Human Oversight Protocol

Constraints

Approval gates cannot be skipped; do not proceed past a gate without explicit human sign-off.
Ethical concerns are never auto-resolved; always escalate.
Intervention commands (override, pause, stop) take immediate effect with no debate.
Overrides accumulate; 3+ overrides on the same topic must trigger a config amend.

Plan Review as Primary Quality Gate

The implementation plan is the primary review artifact, not the code. Traditional line-by-line code review is replaced by plan review for AI-generated work — 200 lines of plan is far more reviewable than 2,000 lines of generated code, and if the plan is correct and tests pass, the code is trustworthy.

Plan review checklist

Does the research accurately describe how the system works? (File paths, data flows, dependencies)
Does the plan address the right problem?
Are the specified changes complete — no missing files or edge cases?
Is the test strategy sufficient to verify correctness?
Are there architectural concerns the plan missed?

When to still review code

Security-sensitive paths (authentication, authorization, crypto)
Performance-critical paths
When tests are insufficient to verify correctness
When the plan was ambiguous about implementation details

Approval Gates

Gate classification

Every agent action falls into one of three categories:

Category	Description	Human involvement
Autonomous	Routine work within agent's defined scope	None — deliver output directly
Notify	Significant but within scope; human should be aware	Deliver output + flag what was decided and why
Approve	Outside routine scope or high-impact; human must sign off	Present proposal, wait for explicit approval

Standard approval gates

These actions always require human approval:

Action	Rationale
Research findings (Phase 1 → 2)	Misunderstanding cascades into bad plans and bad code
Implementation plan (Phase 2 → 3)	Plan correctness determines code correctness
Production deployment	Irreversible, affects users
Architecture change	High-impact, hard to reverse
Database schema migration	Data integrity risk
Security-sensitive code	Vulnerability risk
Scope change	May affect timeline/budget
New external dependency	Supply chain risk
Delete files or data	Potentially irreversible
Team structure change	Affects all agents

Agent-specific gates

Each agent defines additional gates in its ## Behavioral Guidelines > Decision Making section. The Orchestrator consolidates these when coordinating multi-agent tasks.

Intervention Mechanisms

1. Feedback (real-time correction)

amend: [modify existing behavior]
learn: [teach something new]
remember: [persist a preference]
forget: [remove a preference]

Does NOT stop the current task
Agent incorporates the feedback and continues
Full procedure: Feedback & Learning

2. Override (decision reversal)

override: [what was decided] → [what should be done instead]

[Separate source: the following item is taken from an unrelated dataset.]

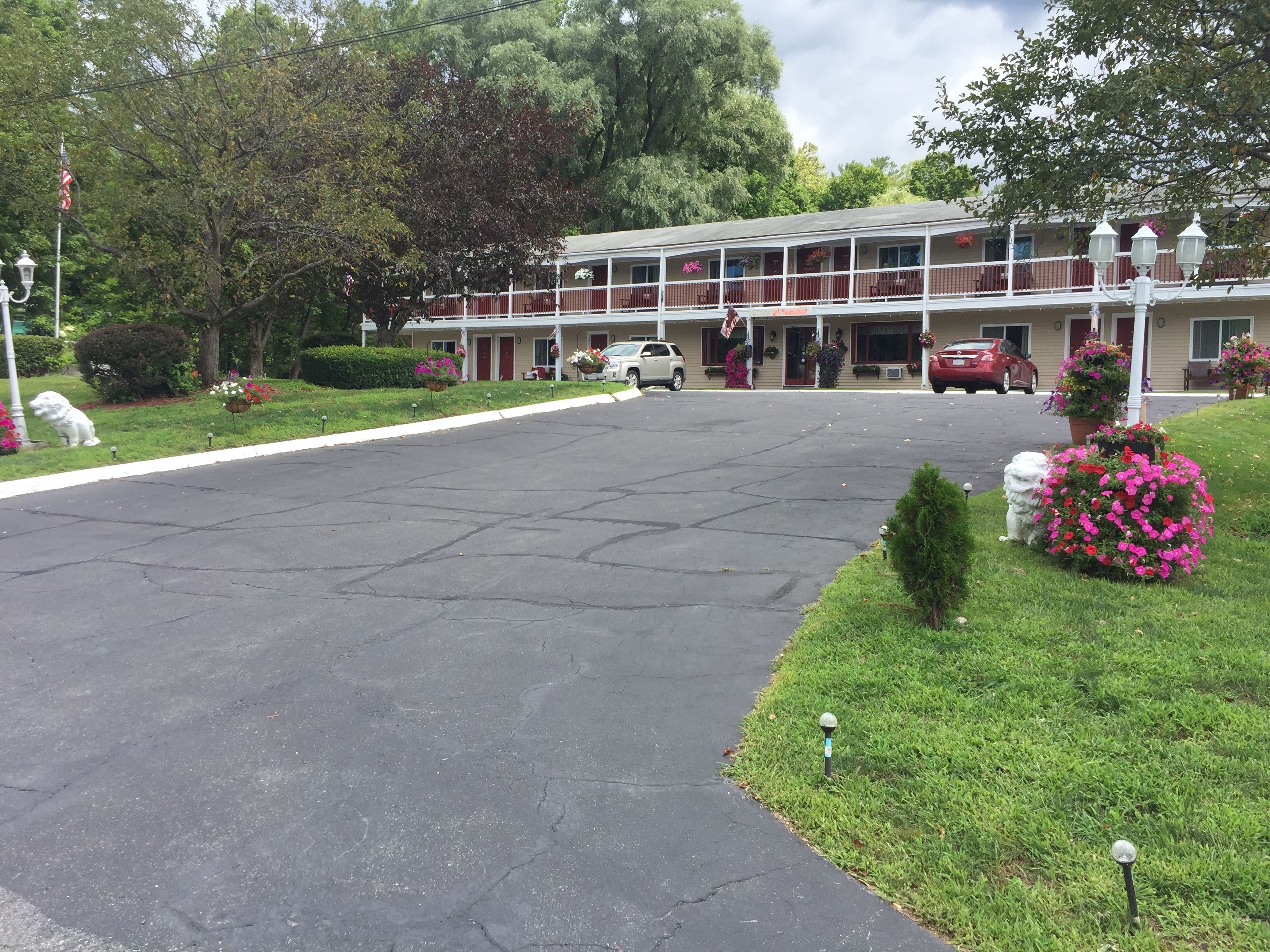 A motel with a two-story structure, a covered parking area, and a well-maintained lawn with flower beds.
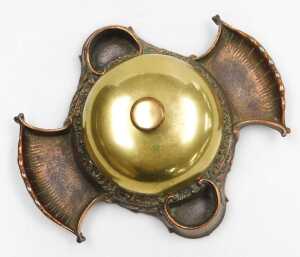 A late 19thC cast copper and brass hotel desk bell and match strike, stamped to underside Russel... - 2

Stops the current approach; agent adopts the human's decision without debate
Logged as override in the audit trail
3+ overrides on the same topic should trigger a config amend

3. Pause (temporary halt)

pause

Agent stops and presents current state
Human reviews and either resumes or redirects
No output is discarded

4. Stop (emergency halt)

stop

All agents halt immediately
Current output preserved but not delivered
Orchestrator presents a summary of what was in progress
Human decides: resume, redirect, or abandon

Transparency Requirements

Decision logging

Log entry	Where	When
Agent selected for task	Task metrics entry	At task start
Routing rationale	Orchestrator metrics entry	At task start
Approval gate triggered	Task metrics entry	When gate fires
Human approval/rejection	Config changelog	When human responds
Override applied	Config changelog	When override issued

Decision visibility (Notify level)

Decision: [what was decided]
Rationale: [why]
Alternatives considered: [what else was evaluated]

Audit trail

All oversight events logged to metrics/config-changelog.jsonl with:

type: approval | override | pause | stop
trigger: user
description: what happened and why

Output

Gate classification (autonomous / notify / approve) with rationale, or escalation summary with severity and recommended action. One decision per output; no restating of protocol rules.

Escalation Paths

Agent → Orchestrator → Human

Agent identifies the issue and flags it to the Orchestrator.
Orchestrator classifies severity:
- Low: route to another agent with appropriate expertise
- Medium: present options to human with recommendation
- High: present to human with full context, no recommendation (avoid anchoring)
Human decides.
Decision logged and fed back to the requesting agent.